Spatial reasoning question data:
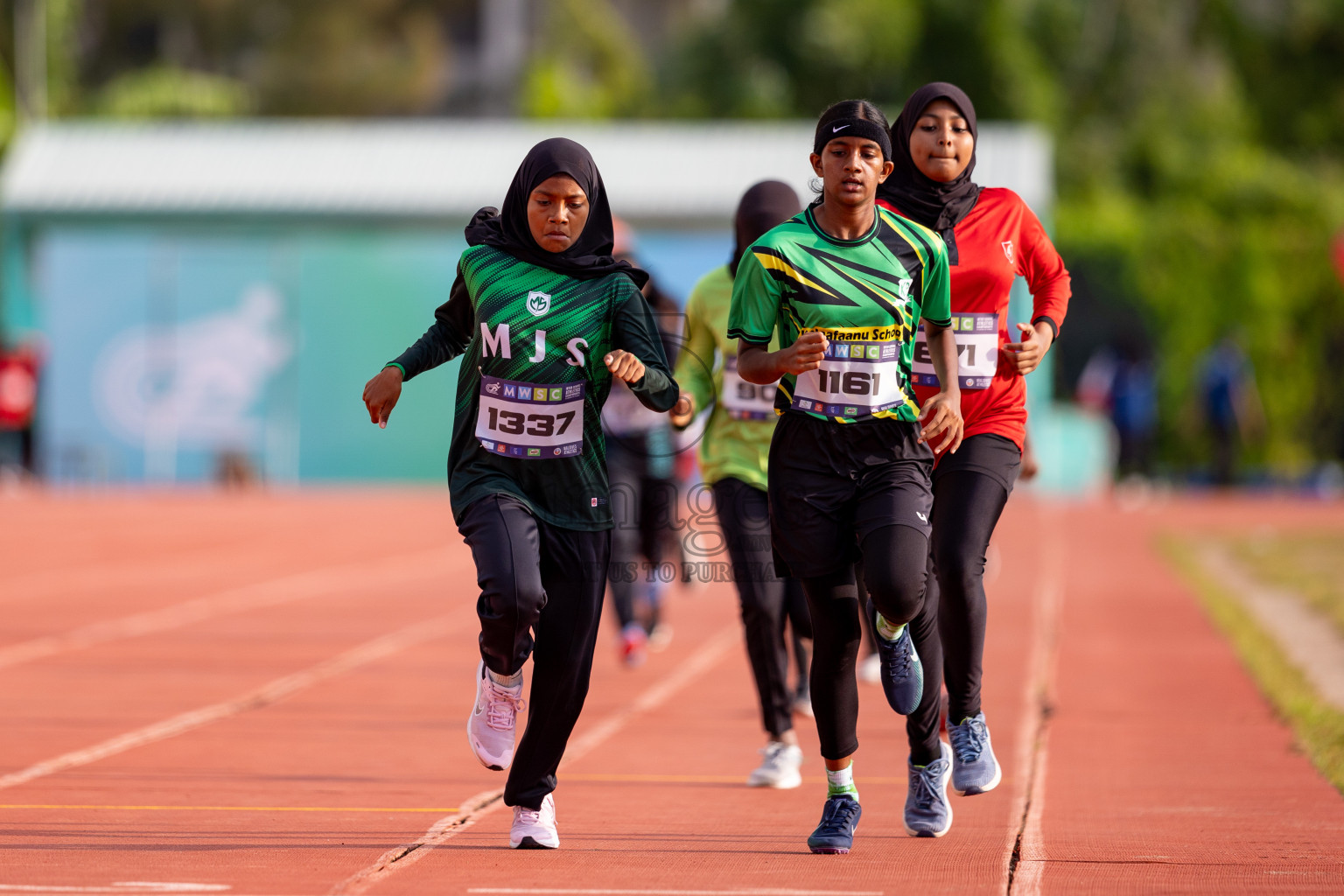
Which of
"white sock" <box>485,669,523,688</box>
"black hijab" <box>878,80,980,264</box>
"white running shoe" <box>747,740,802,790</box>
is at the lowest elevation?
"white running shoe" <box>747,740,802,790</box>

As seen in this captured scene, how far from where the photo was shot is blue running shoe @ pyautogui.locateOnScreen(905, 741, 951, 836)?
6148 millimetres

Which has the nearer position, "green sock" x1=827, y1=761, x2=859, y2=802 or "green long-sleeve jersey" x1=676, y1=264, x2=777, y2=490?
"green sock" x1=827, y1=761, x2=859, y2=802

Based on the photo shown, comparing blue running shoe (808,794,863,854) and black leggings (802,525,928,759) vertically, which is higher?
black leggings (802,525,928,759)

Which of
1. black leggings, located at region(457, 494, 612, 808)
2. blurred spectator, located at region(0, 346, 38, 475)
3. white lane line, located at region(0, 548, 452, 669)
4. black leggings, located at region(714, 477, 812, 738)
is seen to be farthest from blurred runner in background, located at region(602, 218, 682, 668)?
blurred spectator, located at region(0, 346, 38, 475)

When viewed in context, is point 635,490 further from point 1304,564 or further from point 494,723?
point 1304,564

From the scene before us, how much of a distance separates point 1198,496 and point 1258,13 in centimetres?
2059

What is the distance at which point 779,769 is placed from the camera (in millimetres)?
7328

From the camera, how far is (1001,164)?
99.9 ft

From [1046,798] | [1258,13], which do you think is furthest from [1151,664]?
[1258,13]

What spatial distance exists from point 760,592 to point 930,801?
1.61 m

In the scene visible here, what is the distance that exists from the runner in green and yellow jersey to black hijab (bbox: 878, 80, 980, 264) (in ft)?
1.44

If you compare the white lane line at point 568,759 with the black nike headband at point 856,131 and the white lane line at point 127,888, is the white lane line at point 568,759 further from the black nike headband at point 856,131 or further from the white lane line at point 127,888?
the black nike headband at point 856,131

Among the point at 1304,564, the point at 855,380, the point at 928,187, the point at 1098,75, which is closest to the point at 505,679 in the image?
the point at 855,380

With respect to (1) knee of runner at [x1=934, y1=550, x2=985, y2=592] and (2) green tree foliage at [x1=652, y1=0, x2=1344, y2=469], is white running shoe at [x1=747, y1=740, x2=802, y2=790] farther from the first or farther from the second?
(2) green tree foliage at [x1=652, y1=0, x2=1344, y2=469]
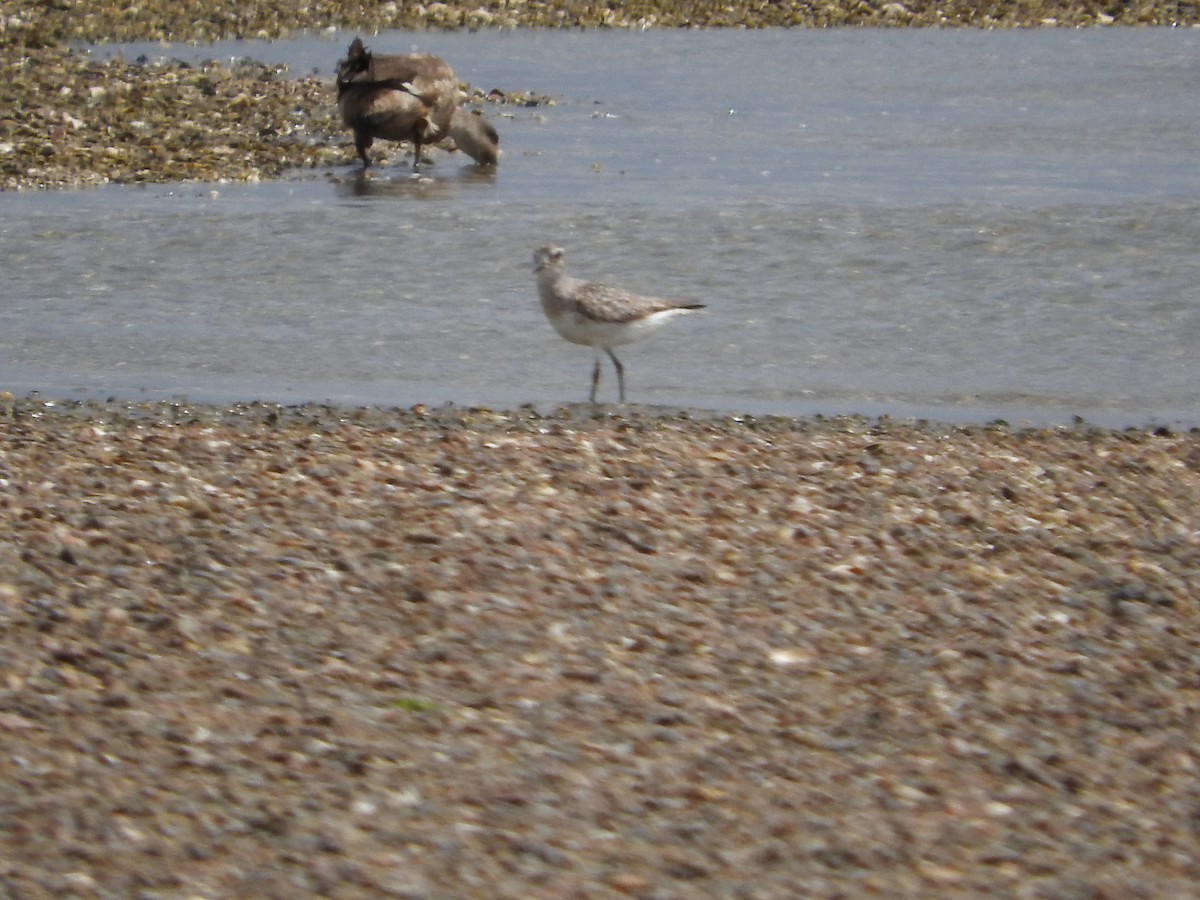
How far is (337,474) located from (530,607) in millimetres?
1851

---

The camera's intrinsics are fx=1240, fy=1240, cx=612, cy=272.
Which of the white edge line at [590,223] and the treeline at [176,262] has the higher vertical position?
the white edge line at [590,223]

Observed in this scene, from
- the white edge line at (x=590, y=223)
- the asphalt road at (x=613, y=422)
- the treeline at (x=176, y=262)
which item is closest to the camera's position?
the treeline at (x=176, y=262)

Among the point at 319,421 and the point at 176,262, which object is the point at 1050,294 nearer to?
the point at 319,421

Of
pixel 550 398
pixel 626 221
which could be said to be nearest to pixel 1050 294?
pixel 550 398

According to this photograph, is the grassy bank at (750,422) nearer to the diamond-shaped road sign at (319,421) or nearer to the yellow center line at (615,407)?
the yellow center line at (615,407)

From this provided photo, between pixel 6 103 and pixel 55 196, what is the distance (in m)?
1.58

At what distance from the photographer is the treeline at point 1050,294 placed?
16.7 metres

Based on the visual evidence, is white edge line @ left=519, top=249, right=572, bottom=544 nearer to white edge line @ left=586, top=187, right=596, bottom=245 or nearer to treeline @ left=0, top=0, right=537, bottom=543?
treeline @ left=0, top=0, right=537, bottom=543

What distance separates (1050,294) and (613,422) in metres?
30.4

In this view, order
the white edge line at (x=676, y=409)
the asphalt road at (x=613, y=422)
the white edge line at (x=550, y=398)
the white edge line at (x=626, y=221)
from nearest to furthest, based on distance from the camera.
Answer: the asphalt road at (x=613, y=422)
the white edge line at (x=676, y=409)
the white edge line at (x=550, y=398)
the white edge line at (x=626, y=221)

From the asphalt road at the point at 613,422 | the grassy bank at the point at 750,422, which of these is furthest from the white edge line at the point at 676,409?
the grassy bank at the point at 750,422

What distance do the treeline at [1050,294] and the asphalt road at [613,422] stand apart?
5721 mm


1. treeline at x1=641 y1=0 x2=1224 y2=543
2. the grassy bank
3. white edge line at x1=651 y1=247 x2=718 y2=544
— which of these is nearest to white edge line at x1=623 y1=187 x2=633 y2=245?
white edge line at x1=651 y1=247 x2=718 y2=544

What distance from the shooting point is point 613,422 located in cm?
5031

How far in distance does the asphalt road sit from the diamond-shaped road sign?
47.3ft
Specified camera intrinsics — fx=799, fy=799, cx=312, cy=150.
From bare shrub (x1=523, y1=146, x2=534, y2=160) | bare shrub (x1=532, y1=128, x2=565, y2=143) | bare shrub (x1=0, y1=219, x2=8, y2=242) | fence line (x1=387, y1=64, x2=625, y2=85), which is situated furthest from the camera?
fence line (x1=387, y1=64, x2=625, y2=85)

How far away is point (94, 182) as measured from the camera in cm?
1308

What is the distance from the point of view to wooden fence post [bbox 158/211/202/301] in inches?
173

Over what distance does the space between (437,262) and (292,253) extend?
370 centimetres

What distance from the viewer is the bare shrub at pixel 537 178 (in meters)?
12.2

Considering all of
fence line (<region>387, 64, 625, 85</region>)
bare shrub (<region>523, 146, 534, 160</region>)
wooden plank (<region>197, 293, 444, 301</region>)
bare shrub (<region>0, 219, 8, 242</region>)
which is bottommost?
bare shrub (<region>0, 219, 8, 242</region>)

What the task asks: Please pull out every line of the entries above that contains the word "wooden". Case counts, so match it exactly.

Reply:
What is the distance from the point of view to wooden fence post [bbox 158/211/202/301] in inches?
wooden plank (<region>197, 293, 444, 301</region>)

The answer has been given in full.